Filme retrata relações humanas, socioculturais e políticas em Cuba

Numa Escola de Havana (Cuba, 2014. Título original: Conducta) é mais um dos diversos exemplos do quão singular pode ser a produção cinematográfica em Cuba – tanto na abordagem temática, quanto na qualidade estética. Não é de hoje que o cinema cubano produz obras notáveis, vide os excelentes Morango com Chocalate e Guantanamera, além de vários outros. Mas o tom da crítica social que a película de Ernesto Daranas traz é peculiar e sintomática da atual conjuntura que a ilha caribenha vive. É, portanto, um diferencial em relação até mesmo outros filmes que trouxeram um viés político-social às telas cubanas.

O filme é centrado na história de Carmela (Alina Rodriguez), professora com mais de meio século de magistério (“menos tempo que os dirigentes deste país”, como responde quando questionada se já não era o momento de uma aposentadoria), dedicada e comprometida com sua função, e Chala (Armando Valdes Freire), um legítimo garoto-problema. Filho de mãe drogada e alcoólatra, à deriva de sua vulnerabilidade, ele ajuda a organizar brigas entre cães para trazer dinheiro para casa enquanto estuda numa escola regular e arruma encrencas.

Conduta, no título original, faz alusão a várias nuances das relações presentes em Cuba, em diversos âmbitos: conduta ética-humanitária, de sobrevivência, da máquina da burocracia institucional, de olhar e sentir a necessidade do outro e acolhê-lo, de escolher se posicionar de forma diferenciada, contestando modelos estabelecidos.

Na película de Daranas são mostradas as relações humanas, socioculturais e, em certa medida, políticas, numa Cuba contemporânea e extremamente paradoxal, onde os serviços públicos de qualidade como o de saúde, por exemplo, coexistem com o empobrecimento, a falta de perspectivas, a marginalização.

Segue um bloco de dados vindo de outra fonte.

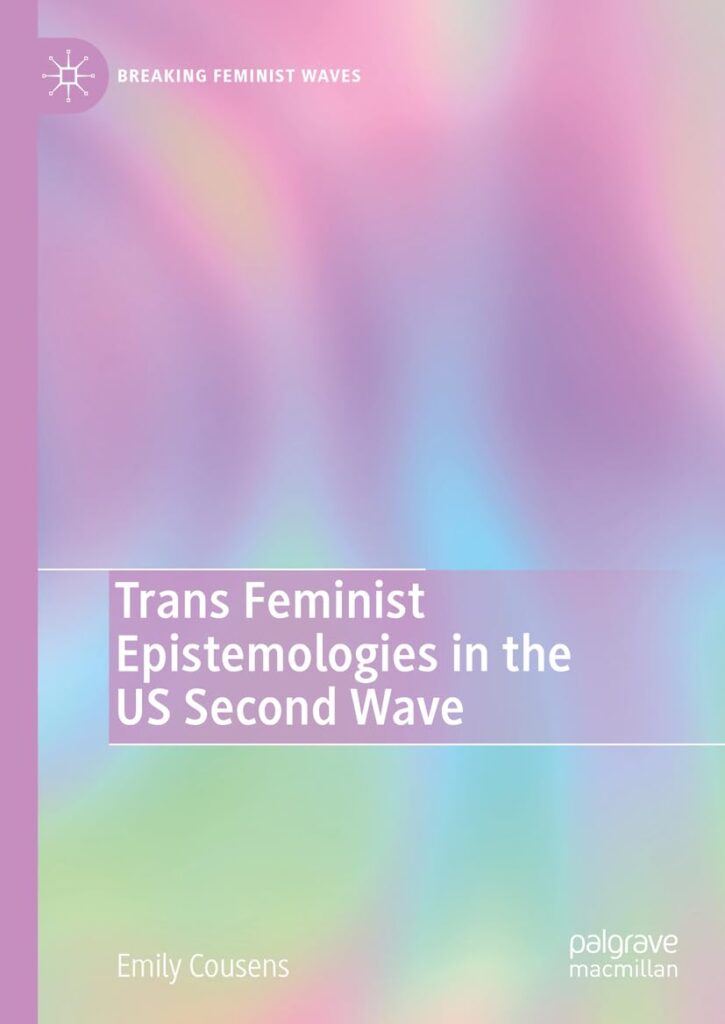 cover for the book Trans Feminist Epistemologies in the US Second Wave by Emily Cousens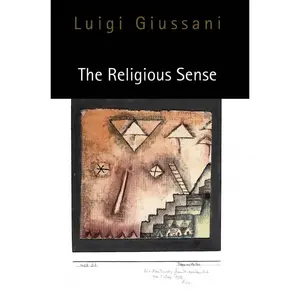 USED-The Religious Sense by Giussani, Luigi (Paperback)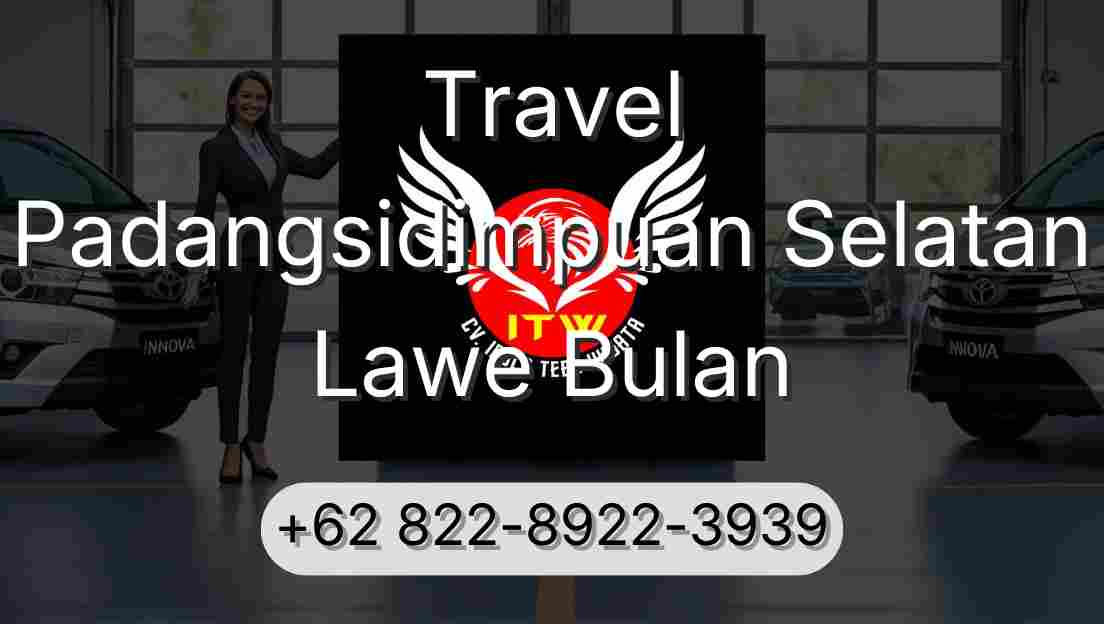 Travel Padangsidimpuan Selatan Lawe Bulan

Há também a burocratização excessiva do governo na vida dos cidadãos em contraste com as idiossincrasias da estrutura organizacional do país, o que cria casos de profunda controvérsia na trajetória de vários indivíduos.

Não obstante, é uma obra realizada com patrocínio do ICAIC (Instituto Cubano del Arte e Industrias Cinematographicas), órgão oficial do Governo de Cuba para fomento à produção audiovisual. Foi, também, vencedor do prêmio de melhor filme no Festival de Havana, em 2014, principal premiação de cinema do país.

A questão política local permeia o filme, mas aparece como pano de fundo. A educação humanizada e as relações de afeto que se entremeiam no ambiente escolar e fora dele é que são o plano central. “Se você quer que ele seja um delinquente, trate-o como um”, é a frase dita por Carmela ao ser questionada sobre sua insistência com Chala. Ciosa de sua missão, ela persiste e enfrenta a burocracia e o comodismo da direção da escola.

A falta de um olhar mais sensível no ambiente escolar e familiar, os velhos arcabouços que persistem e cerceiam, o rebelar-se contra o establishment posto e se jogar em aventuras infrutíferas, numa procura por si mesmo, por um caminho, tudo isso perpassa e estrutura a produção – elementos que tornam a obra universal, para muito além do território e das questões inerentes a Cuba. Não é à toa a referência de Os Incompreendidos, de Truffaut, reforçada pela notória semelhança física entre Armando Valdes Freire e o Antoine Doinel de Jean-Pierre Léaud.

A fotografia é esplêndida, mostra Cuba e suas matizes imagéticas e sociais de forma minimalista, amplificando o apelo emocional que a obra enseja. O elenco está afinadíssimo – destaque para os já citados Armando Valdes e a saudosa Alina Rodriguez -, o roteiro primorosamente construído e as sequências bem produzidas – técnica e artisticamente. Não fossem alguns chavões dramáticos isolados seria perfeito. Mas é até compreensível, dada a temática. Um filme que vale muito apena ser visto, refletido e sentido. Cinema com C maiúsculo, de Cuba.